Since its inception, Quintiles has expanded its clinical scope and entered new business areas such as market sales through numerous mergers and acquisitions. According to incomplete statistics, Quintiles has completed more than 50 M&A transactions. Notable examples include the acquisitions of Novella in 2013 and Encore in 2014, which extended the company’s capabilities in medical device CRO services and electronic health record management.

 

In October 2015, Quintiles and IMS Health formed a global strategic alliance aimed at helping biopharmaceutical companies leverage real-world evidence (RWE) to advance late-stage clinical research.
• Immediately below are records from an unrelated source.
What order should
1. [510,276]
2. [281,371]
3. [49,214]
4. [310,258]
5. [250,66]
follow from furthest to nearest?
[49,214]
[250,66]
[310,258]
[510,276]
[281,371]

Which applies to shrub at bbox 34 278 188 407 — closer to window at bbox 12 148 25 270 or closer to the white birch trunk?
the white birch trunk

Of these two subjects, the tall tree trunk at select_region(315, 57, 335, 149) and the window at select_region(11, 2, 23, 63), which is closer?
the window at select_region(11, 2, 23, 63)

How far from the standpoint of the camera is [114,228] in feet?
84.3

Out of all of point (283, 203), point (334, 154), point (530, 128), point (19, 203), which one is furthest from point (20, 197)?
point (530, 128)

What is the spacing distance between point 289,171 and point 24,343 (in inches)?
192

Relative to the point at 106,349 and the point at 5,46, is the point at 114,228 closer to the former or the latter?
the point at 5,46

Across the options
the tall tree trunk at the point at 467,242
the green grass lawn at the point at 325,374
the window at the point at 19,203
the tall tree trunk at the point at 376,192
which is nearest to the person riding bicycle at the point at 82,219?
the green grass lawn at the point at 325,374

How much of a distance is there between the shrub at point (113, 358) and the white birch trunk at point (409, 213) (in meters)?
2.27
In 2016, following the merger of the two companies, an integrated business model was established, encompassing new drug development, commercial sales, commercial consulting, and venture capital.

 

Furthermore, Quintiles has also achieved substantial returns by pioneering innovative business models that involve deep participation in the design and implementation of new drug development projects, thereby sharing risks with pharmaceutical companies.

 

An analysis of the recent development of emerging CROs such as HLT Pharma and PPD, alongside industry giants WuXi AppTec and IQVIA, demonstrates that integrating innovative technologies like AI and big data with CRO services can address patient recruitment challenges in clinical trials from multiple dimensions. This integration enhances clinical trial efficiency, reduces costs, accelerates the market launch of new products for biotechnology and medical device companies, and improves patient access to innovative therapies.